▶ **Provided passage**:
-------

Some people seem to be inveterate food sniffers. Everything they pull out of the fridge has to get whiffed before use.
I rarely do this, probably because so many of my favorite foods and condiments, like pastrami, sauerkraut, horseradish, Emmentaler Swiss, all smell like salt & vinegar flavored gym socks...
Tuesday, March 30, 2010
Subscribe to:
Post Comments (Atom)
19 comments:
MMMMMMM Makes me want a Rueben w/ bacon on it!
I'm a big fan of kimchi, and anyone who doesn't like it swears it has gone bad.
Milk is the only thing that gets sniffed with me. Everything else, well, let's just say that bacteria doesn't stand a chance with my prefered spiciness.
Oddly enough, my lunch today didn't pass the sniff test. I ate my emergency can of soup, instead.
And now I have a jones for pastrami with horseradish. Thanks for that.
OMG, I love kimchi. Am salivating right now. Ex-sweety did insist that I not eat any, any later than 2 days before visiting her.
How the hell do you even TELL when Kimchi goes bad?
When it makes the garum taste funny...
It's starting to go bad if you eat it and your lips go numb and come back tingly, but not from heat. It's probably still ok for a good bit after that.
How the hell do you even TELL when Kimchi goes bad?
This usually occurs just before it becomes sentient, possibly as a defense mechanism.
Pastrami, sauerkraut, horseradish, Emmenthaler... Are you my long lost sister?
*Laughs* I sniff every bite of food before I move to ingest. No idea why, I just do.
I don't know how you tell when it gets bad, but if you get too much in one place it will probably reach critical mass and explode.
I always thought kimchi was like yoghurt or cottage cheese. If it hadn't gone bad, it wouldn't be what it is.
be wary not what smells ill, be wary what smells *wrong*.
Muenster had a bit of a pungency to it too, as with swiss... it smells 'bad' when it's new. It's when it starts to smell a little sicky-sweet that you turn it over to find a nice glaze of blue/white fuzz.
Heck, my sniffiness saved my... tongue, one day. I caught myself sniffing a freshly opened can of soup before I put it in the bowl to nuke. Good thing I did too, as the can must have had a pinhole and the brothy brew smelled just a wee bit like rotten eggs. I probably would have boiled that right off and/or masked it with the freshly heated chicken broth... god knows what even that first spoonfull could have done, there wasn't any pressure on the can when I opened it but soups are ripe (hah) for botulism....

-------

▶ **Dataset section**:
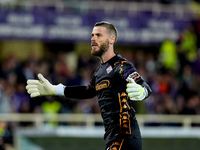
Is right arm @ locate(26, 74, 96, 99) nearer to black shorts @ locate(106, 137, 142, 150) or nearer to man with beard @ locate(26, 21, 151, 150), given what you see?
man with beard @ locate(26, 21, 151, 150)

-------

Which foods does the writer of the food-sniffing post say smell like salt & vinegar flavored gym socks?

Pastrami, sauerkraut, horseradish, and Emmentaler Swiss.